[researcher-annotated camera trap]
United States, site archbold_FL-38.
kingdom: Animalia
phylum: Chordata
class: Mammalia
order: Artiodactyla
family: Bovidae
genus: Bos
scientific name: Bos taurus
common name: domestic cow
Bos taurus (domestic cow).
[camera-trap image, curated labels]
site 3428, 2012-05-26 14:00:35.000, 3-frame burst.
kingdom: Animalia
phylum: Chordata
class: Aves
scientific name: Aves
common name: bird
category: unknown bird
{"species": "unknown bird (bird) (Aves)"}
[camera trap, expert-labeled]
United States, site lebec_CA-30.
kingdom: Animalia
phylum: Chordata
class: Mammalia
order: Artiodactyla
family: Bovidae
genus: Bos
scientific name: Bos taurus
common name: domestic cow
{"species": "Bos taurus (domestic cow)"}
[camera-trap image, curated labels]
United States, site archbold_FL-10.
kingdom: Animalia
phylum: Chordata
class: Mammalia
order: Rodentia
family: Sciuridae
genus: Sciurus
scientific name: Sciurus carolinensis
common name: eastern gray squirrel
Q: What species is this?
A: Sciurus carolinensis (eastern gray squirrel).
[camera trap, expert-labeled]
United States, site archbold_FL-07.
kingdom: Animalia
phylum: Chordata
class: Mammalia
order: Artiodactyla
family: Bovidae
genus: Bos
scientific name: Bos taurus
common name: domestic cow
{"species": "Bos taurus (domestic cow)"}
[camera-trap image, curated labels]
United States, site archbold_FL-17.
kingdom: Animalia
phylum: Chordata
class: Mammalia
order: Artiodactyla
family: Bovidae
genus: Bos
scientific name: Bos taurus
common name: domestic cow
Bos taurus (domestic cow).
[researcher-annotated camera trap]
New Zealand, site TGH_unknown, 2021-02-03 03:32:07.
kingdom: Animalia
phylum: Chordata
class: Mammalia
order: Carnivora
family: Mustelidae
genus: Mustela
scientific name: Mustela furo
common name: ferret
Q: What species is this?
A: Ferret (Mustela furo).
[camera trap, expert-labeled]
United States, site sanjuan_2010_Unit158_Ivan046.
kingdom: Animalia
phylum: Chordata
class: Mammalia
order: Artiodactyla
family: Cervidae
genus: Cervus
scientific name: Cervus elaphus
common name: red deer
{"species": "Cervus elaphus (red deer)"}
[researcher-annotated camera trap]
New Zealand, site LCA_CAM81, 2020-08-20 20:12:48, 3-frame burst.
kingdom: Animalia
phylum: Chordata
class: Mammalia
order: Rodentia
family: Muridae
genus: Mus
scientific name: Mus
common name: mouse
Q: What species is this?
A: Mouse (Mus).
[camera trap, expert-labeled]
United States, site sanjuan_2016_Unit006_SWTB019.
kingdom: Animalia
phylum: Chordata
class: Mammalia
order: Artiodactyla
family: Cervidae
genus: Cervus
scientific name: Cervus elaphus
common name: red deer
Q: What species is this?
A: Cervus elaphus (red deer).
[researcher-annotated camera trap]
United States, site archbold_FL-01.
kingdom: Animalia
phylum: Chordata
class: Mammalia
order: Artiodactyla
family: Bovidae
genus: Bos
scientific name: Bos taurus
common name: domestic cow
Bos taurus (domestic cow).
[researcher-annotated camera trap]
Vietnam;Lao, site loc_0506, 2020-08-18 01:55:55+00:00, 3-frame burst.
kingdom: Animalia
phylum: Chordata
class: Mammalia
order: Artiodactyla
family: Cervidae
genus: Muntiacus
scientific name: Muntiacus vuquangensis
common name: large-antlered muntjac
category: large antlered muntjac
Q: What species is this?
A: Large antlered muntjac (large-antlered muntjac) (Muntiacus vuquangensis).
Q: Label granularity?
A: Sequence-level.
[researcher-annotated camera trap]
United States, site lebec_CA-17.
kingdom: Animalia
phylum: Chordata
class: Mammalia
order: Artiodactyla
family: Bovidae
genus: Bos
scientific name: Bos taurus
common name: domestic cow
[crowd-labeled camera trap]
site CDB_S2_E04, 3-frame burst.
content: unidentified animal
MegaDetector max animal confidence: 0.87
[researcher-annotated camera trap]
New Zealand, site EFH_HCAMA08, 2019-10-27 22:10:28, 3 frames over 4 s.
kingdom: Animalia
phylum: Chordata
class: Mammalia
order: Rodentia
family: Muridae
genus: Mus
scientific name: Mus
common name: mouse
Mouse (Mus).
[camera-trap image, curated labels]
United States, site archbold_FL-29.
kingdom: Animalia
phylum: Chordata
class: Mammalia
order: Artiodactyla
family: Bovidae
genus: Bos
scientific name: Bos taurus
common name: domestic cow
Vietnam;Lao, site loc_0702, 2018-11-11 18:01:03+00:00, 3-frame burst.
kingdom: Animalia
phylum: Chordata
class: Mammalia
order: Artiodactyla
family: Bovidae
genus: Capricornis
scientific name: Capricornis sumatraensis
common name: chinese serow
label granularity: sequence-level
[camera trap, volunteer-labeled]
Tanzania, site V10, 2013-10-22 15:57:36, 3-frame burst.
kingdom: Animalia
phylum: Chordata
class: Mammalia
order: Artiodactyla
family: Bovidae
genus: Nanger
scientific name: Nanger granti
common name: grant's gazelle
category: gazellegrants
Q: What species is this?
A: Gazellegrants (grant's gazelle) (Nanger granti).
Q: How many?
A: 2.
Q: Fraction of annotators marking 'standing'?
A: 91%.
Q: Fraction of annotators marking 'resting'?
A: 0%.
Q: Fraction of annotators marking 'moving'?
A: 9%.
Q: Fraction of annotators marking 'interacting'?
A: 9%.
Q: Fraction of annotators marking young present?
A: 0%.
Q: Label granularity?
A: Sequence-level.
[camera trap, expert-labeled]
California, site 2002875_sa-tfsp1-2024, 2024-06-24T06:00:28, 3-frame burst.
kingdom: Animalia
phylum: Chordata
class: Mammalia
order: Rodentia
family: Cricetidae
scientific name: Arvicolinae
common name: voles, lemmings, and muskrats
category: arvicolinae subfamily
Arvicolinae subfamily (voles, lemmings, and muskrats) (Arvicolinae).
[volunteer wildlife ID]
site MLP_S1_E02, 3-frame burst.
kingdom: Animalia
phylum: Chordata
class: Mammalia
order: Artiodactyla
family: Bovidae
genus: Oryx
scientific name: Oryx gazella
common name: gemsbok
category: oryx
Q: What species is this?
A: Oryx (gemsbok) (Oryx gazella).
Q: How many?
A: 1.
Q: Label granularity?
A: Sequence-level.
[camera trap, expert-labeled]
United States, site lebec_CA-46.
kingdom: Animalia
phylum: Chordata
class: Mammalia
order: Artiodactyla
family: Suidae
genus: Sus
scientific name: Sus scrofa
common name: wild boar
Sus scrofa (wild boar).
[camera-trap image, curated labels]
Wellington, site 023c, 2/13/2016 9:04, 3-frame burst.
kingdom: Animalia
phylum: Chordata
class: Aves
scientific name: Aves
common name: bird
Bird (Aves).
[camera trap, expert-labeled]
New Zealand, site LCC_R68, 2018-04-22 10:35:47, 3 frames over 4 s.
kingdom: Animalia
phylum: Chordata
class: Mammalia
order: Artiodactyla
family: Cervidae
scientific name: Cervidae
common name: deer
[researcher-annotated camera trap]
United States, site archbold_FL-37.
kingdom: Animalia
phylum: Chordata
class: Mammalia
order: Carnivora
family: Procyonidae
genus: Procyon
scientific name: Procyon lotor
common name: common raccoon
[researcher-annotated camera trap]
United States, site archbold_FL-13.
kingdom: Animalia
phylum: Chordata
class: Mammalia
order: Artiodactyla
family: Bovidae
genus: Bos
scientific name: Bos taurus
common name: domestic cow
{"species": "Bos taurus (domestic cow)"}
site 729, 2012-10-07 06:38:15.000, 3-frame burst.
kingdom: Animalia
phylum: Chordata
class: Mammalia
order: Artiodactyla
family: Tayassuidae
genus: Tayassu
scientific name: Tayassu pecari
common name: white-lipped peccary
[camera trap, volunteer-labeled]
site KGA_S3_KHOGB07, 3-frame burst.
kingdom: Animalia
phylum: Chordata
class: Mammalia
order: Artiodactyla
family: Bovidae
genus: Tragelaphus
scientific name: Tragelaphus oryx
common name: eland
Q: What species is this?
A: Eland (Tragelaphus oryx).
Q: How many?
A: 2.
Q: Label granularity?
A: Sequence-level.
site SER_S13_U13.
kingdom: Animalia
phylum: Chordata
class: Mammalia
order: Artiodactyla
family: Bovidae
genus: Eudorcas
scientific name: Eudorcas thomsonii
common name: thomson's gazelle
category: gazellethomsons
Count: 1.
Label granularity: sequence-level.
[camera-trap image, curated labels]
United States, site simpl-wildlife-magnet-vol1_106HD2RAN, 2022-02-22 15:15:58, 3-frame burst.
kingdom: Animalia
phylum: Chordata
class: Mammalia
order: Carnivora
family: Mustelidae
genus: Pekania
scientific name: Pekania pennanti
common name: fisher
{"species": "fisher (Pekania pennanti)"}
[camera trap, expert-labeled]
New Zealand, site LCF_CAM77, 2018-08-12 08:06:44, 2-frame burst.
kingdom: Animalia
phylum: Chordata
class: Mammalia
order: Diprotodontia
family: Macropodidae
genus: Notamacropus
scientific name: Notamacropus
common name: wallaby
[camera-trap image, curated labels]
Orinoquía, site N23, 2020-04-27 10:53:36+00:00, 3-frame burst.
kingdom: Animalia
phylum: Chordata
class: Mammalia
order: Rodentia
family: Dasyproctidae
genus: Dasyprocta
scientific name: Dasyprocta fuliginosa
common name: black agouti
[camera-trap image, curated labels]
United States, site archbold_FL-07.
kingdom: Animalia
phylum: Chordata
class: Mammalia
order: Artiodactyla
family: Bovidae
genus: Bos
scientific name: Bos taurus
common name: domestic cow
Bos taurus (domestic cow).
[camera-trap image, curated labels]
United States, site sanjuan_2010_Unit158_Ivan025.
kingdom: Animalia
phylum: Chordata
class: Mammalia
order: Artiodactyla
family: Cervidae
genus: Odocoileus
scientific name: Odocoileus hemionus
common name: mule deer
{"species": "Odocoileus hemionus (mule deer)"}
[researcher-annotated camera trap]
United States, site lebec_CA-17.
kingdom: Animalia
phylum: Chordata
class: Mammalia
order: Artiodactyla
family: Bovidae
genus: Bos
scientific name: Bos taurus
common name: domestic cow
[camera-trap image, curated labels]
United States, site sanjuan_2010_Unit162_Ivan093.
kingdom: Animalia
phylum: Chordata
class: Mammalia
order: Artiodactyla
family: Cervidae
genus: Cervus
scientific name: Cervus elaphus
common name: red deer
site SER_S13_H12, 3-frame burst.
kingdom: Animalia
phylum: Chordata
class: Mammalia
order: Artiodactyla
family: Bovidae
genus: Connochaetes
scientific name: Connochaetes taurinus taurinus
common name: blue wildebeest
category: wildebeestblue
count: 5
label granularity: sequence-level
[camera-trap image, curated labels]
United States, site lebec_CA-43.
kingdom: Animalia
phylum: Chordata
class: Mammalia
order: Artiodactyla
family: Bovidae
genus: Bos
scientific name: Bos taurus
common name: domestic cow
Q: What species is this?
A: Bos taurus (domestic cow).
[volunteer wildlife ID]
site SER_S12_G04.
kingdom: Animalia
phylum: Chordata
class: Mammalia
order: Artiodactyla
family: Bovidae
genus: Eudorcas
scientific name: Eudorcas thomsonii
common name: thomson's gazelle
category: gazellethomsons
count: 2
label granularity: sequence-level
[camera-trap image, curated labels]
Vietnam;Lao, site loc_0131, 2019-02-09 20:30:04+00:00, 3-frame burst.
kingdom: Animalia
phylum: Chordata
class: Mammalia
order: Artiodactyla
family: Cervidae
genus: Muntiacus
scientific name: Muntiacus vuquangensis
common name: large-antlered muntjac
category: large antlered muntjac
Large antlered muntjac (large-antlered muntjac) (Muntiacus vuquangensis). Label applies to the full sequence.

^^^^^^^^^^^^^^^^

| Your task |
Only the lines from the one with "United States, site sanjuan_2010_Unit158_Ivan025." through the end of the listing should be output, exactly as they appear.

| Answer section |
United States, site sanjuan_2010_Unit158_Ivan025.
kingdom: Animalia
phylum: Chordata
class: Mammalia
order: Artiodactyla
family: Cervidae
genus: Odocoileus
scientific name: Odocoileus hemionus
common name: mule deer
{"species": "Odocoileus hemionus (mule deer)"}
[researcher-annotated camera trap]
United States, site lebec_CA-17.
kingdom: Animalia
phylum: Chordata
class: Mammalia
order: Artiodactyla
family: Bovidae
genus: Bos
scientific name: Bos taurus
common name: domestic cow
[camera-trap image, curated labels]
United States, site sanjuan_2010_Unit162_Ivan093.
kingdom: Animalia
phylum: Chordata
class: Mammalia
order: Artiodactyla
family: Cervidae
genus: Cervus
scientific name: Cervus elaphus
common name: red deer
site SER_S13_H12, 3-frame burst.
kingdom: Animalia
phylum: Chordata
class: Mammalia
order: Artiodactyla
family: Bovidae
genus: Connochaetes
scientific name: Connochaetes taurinus taurinus
common name: blue wildebeest
category: wildebeestblue
count: 5
label granularity: sequence-level
[camera-trap image, curated labels]
United States, site lebec_CA-43.
kingdom: Animalia
phylum: Chordata
class: Mammalia
order: Artiodactyla
family: Bovidae
genus: Bos
scientific name: Bos taurus
common name: domestic cow
Q: What species is this?
A: Bos taurus (domestic cow).
[volunteer wildlife ID]
site SER_S12_G04.
kingdom: Animalia
phylum: Chordata
class: Mammalia
order: Artiodactyla
family: Bovidae
genus: Eudorcas
scientific name: Eudorcas thomsonii
common name: thomson's gazelle
category: gazellethomsons
count: 2
label granularity: sequence-level
[camera-trap image, curated labels]
Vietnam;Lao, site loc_0131, 2019-02-09 20:30:04+00:00, 3-frame burst.
kingdom: Animalia
phylum: Chordata
class: Mammalia
order: Artiodactyla
family: Cervidae
genus: Muntiacus
scientific name: Muntiacus vuquangensis
common name: large-antlered muntjac
category: large antlered muntjac
Large antlered muntjac (large-antlered muntjac) (Muntiacus vuquangensis). Label applies to the full sequence.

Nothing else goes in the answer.